When you think about bilingual career opportunities, military service might not be one of the first options to come to mind. But the United States Armed Services has one of the most comprehensive language programs out there and a surprisingly creative way of determining which service members should pursue linguistics jobs.
Considering the amount of work the armed forces conduct overseas, it makes sense that they would have a robust way of teaching foreign languages. We spoke with Christian Westleigh, a cryptologic linguist for the U.S. Marine Corps, to get an inside look at how the military recruits and trains its polyglots.
“A Really Cool Test”
Westleigh grew up in a small city in Maine. Besides taking some French classes in high school, he had very limited exposure to foreign languages, and didn’t expect to join the military either. But a combination of post-9/11 world events and a desire to delay starting college led Westleigh to meet with a recruiter, and he joined the Marines in 2003.
Anyone who wants to join the U.S. military has to take the Armed Services Vocational Aptitude Battery, a standardized test that determines how qualified new service members are for specialized positions. Westleigh scored high on the ASVAB, so his recruiter asked him if he wanted to take another test, the Defense Language Aptitude Battery, to gauge his natural linguistic abilities.
“It’s a really cool test, actually,” Westleigh said. “It’s not based on whether you know any foreign languages. It’s a completely made up language that they use.”
The goal of the DLAB is to measure a service member’s ability to understand grammar, sentence structure and other components of language. Westleigh did well on this test too, and was assigned to the role of cryptologic linguist.
After completing Marine Corps boot camp and combat training, the next step was for Westleigh to find out which language he’d be tasked with learning. So he set off for the Defense Language Institute in Monterey, California.
He arrived with a few other recent recruits and was asked to list the languages he’d most like to learn, with options that included Arabic and Korean. Shortly after, he was told he’d be learning Bosnian, Serbian and Croatian — none of which were on his short list. (Note: though they are technically considered separate languages, many linguists say they are actually mutually intelligible variations of the same language.)
“I didn’t even know Serbian/Croatian was an option, nor would I have probably thought about it, because this is a few years after the big Bosnian conflict that was happening in the late ’90s,” Westleigh explained.
Languages are assigned based on military need. Often, it’ll be languages spoken where ongoing conflicts are occuring. But even in non-active zones, service members have to be trained in the local language in order to respond quickly if tensions arise, as well as to perform routine intelligence gathering.

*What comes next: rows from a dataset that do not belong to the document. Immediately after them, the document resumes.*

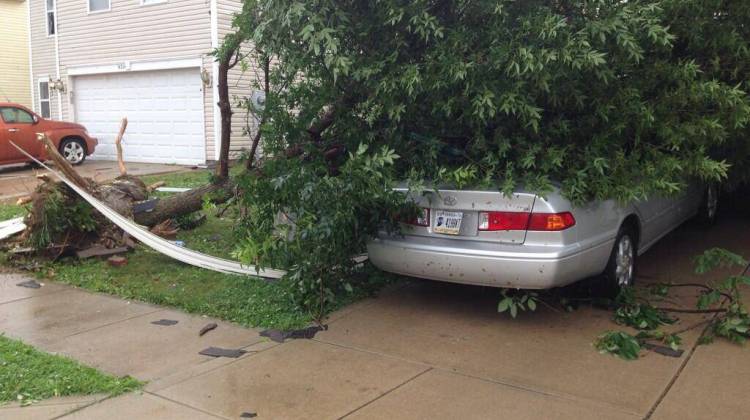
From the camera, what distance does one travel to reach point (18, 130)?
1559cm

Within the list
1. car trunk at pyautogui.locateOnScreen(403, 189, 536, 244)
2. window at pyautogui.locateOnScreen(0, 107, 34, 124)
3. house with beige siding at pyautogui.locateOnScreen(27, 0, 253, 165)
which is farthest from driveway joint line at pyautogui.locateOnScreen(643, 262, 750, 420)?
window at pyautogui.locateOnScreen(0, 107, 34, 124)

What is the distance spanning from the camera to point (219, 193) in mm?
7922

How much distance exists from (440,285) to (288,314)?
1.57m

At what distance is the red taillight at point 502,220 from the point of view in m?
4.94

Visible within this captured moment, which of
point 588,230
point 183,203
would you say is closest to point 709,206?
point 588,230

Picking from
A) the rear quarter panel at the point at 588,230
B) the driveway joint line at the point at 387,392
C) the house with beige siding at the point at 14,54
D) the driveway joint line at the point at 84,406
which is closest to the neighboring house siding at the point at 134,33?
the house with beige siding at the point at 14,54

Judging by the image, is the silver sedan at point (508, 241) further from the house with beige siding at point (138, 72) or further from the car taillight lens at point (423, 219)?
the house with beige siding at point (138, 72)

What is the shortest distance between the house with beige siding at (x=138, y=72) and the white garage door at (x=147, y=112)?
2 cm

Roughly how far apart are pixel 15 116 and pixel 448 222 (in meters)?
13.9

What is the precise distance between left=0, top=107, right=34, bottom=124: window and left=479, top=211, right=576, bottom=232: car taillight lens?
14.1 metres

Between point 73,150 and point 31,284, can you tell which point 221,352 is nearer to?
point 31,284

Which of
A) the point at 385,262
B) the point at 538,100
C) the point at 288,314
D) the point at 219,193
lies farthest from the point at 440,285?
the point at 219,193

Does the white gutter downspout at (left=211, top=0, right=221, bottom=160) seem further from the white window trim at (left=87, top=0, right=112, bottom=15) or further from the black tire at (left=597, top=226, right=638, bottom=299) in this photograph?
the black tire at (left=597, top=226, right=638, bottom=299)

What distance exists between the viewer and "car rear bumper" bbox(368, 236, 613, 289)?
4.88 m
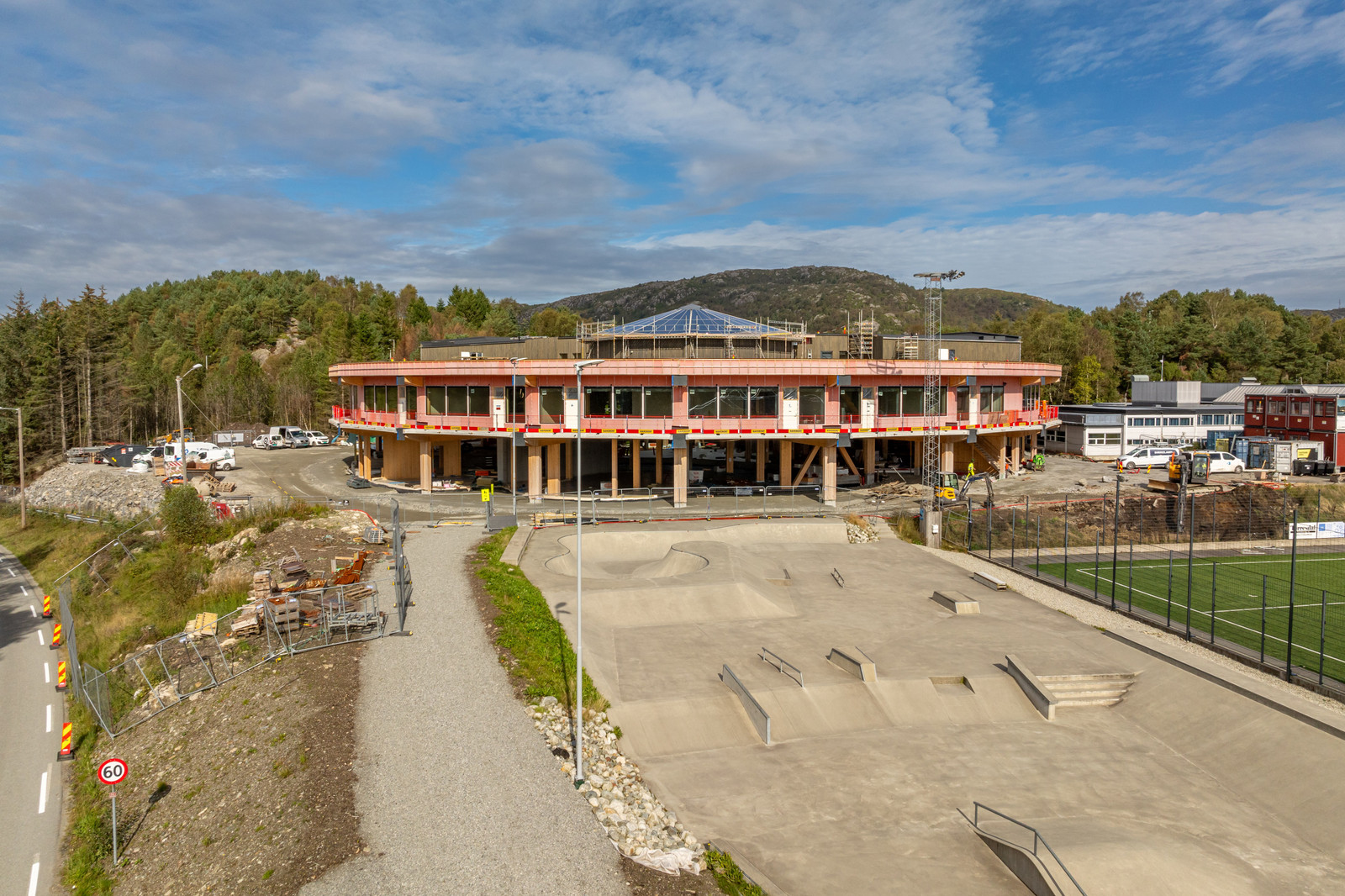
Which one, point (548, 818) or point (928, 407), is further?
point (928, 407)

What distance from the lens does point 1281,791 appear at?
17.4 meters

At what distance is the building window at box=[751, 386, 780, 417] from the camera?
46844mm

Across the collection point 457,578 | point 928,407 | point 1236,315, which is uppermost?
point 1236,315

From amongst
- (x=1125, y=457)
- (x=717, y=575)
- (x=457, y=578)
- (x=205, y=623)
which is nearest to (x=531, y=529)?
(x=457, y=578)

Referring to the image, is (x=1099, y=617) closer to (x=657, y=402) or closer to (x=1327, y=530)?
(x=1327, y=530)

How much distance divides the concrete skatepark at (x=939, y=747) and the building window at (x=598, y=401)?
17543mm

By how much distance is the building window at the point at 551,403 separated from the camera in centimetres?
4722

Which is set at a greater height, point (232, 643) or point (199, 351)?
point (199, 351)

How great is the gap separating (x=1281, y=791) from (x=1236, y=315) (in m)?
126

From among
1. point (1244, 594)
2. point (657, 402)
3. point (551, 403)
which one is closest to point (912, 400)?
point (657, 402)

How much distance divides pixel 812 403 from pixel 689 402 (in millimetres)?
7874

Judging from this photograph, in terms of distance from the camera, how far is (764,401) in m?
47.0

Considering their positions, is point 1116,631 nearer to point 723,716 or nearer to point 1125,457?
point 723,716

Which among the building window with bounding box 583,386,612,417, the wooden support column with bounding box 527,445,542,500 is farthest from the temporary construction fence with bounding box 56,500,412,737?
the building window with bounding box 583,386,612,417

In the military, languages are ranked in categories by how difficult they are to learn. Category I languages, like Spanish and French, are the easiest to learn; category II is a little harder, like German; and category III is harder still and includes Bosnian, Serbian and Croatian. Category IV languages are the most difficult to learn and include languages like Arabic and Mandarin Chinese. The categories correspond to specific course lengths in order to reach the level of proficiency required for military service. Category I and II languages take 36 weeks to learn, category III languages take 48, and category IV languages take 64.
Westleigh was locked in for a year of Bosnian, Serbian and Croatian classes at the Defense Language Institute, and the program was rigorous, to say the least.

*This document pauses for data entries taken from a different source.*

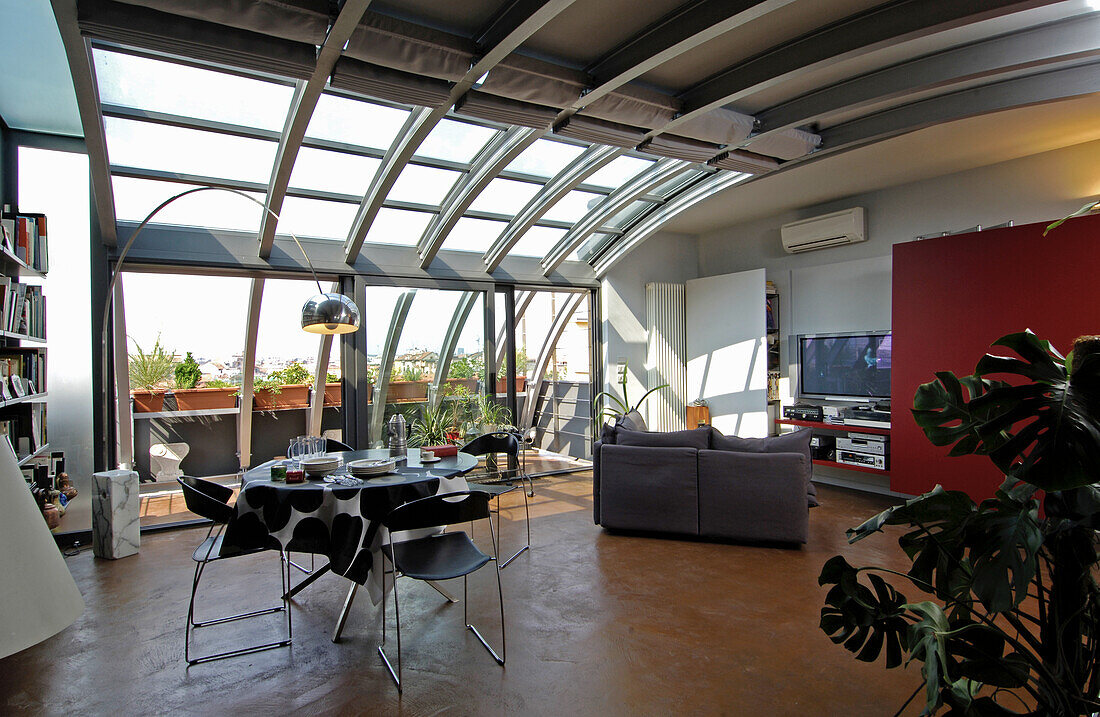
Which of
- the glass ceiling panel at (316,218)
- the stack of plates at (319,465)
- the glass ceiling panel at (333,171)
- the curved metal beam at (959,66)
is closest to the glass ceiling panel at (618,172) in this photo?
the curved metal beam at (959,66)

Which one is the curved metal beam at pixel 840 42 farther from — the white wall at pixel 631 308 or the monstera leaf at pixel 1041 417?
the white wall at pixel 631 308

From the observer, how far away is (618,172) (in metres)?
6.27

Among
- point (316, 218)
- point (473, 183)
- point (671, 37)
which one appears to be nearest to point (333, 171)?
point (316, 218)

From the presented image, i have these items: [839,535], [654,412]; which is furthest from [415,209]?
[839,535]

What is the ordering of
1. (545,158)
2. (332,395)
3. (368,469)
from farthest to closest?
(332,395) < (545,158) < (368,469)

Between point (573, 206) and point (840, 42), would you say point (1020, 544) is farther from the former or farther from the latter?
point (573, 206)

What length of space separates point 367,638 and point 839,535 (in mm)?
3708

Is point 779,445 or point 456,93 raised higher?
point 456,93

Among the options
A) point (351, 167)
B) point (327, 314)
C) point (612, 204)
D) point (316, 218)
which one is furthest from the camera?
point (612, 204)

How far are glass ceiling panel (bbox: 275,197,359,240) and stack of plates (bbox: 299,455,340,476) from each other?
2784 mm

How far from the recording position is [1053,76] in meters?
3.94

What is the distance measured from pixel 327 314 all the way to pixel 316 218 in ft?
8.42

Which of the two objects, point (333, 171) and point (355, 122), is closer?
point (355, 122)

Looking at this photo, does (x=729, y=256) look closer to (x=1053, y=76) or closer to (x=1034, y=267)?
(x=1034, y=267)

“It’s five days a week, eight-hour days,” Westleigh said. “You do all your other military stuff before or after school. You have homework every single day. So you’re probably putting in a good nine to 10 hours of language-related work every day, five days a week.”

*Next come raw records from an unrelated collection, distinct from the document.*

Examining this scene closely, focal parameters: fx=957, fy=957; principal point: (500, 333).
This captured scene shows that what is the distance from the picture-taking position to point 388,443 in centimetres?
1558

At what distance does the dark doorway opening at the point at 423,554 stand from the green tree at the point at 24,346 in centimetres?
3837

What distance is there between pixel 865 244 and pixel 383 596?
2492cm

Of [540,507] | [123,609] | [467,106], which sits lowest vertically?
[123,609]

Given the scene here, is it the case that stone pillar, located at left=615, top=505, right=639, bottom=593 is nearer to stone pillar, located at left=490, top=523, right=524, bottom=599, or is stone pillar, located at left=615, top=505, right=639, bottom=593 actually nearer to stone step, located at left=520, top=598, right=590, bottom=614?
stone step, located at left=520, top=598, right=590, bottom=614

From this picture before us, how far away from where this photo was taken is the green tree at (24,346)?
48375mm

And these aren’t your average high school language classes. They’re all-encompassing and extremely in-depth, covering reading, writing, listening and speaking the language.
“They also integrated learning about the actual culture and the countries of the languages that you were learning,” Westleigh said. “It helps to understand the cultural aspect of things, especially the further away from our normal American westernized version of thinking things work.”
The final week or two of his year at the Defense Language Institute, Westleigh said things got even more intense. It was called “full immersion training,” and all of the students of a particular language and their teachers would live together in a hotel of sorts on base. They weren’t allowed to speak English the entire time.
“It’s just communicating and living [in the language],” Westleigh said. “You have little events, you cook, so it’s as close as you can come to full immersion without actually having to go to any country.”
The Real World
Upon completion of their Defense Language Institute courses, Westleigh and his classmates were tested on their reading, writing and speaking ability in their new language. To make sure they were keeping up with the language, they were re-tested in reading and writing every two years for the remainder of their military service.
Cryptologic linguists work in signals intelligence — intercepting and analyzing communications between people or electronic signals, whether they be from radio transmissions, phone calls, wireless internet communications, electronic weapons systems or anything else — and specifically in gathering and interpreting communications in other languages.
Despite spending a year mastering Bosnian, Serbian and Croatian, Westleigh was deployed to Iraq. Twice.
“I was on a team of individuals who were mostly made up of linguists,” Westleigh said. “One year, it was myself, two Russian linguists and two Arabic linguists. [The Arabic linguists] were doing the general listening and translating of things, but everybody is trained in the job of collecting and or disseminating the information as needed, and then sending it back to the analysts, who would be doing longer-term analysis of any intelligence collected.”
So Westleigh was using his skills in intelligence gathering, but what about the language he’d worked so hard to learn?
“I talked to some Serbian truck drivers I met in Iraq,” he said, with a laugh. “But that was the extent of using it for my job.”
Additionally, Westleigh remembered his language skills coming in handy when he traveled to Croatia with a few friends.
“There’s not that language barrier,” Westleigh said. “It’s nice to be able to interact with [the locals] without them having to default to something that maybe they aren’t as comfortable with.”
Back To Civilian Life
Westleigh left the military in 2008. He never really got to use his language skills for work, but the time he spent at the Defense Language Institute wasn’t entirely wasted. His interest in language learning had been piqued, and he chose to study more at the University of Wisconsin-Madison, in part because of their extensive and well-known language program. He studied Spanish there and said his previous language-learning experience helped him in this new endeavor.
“Learning another language was definitely a little bit easier, already having those rules and how they work in your head. And of course, the grammatical structure of Spanish is so much simpler than any of the Slavic languages,” Westleigh explained.
He added that he learned a lot about English grammar through his Bosnian, Serbian and Croatian studies.
Westleigh currently works in law enforcement, serving as a lieutenant for the Federal Reserve, and his division is exploring language-learning options for its employees. He’s not sure what his future career path looks like, but if language is involved, he’ll certainly have a leg up.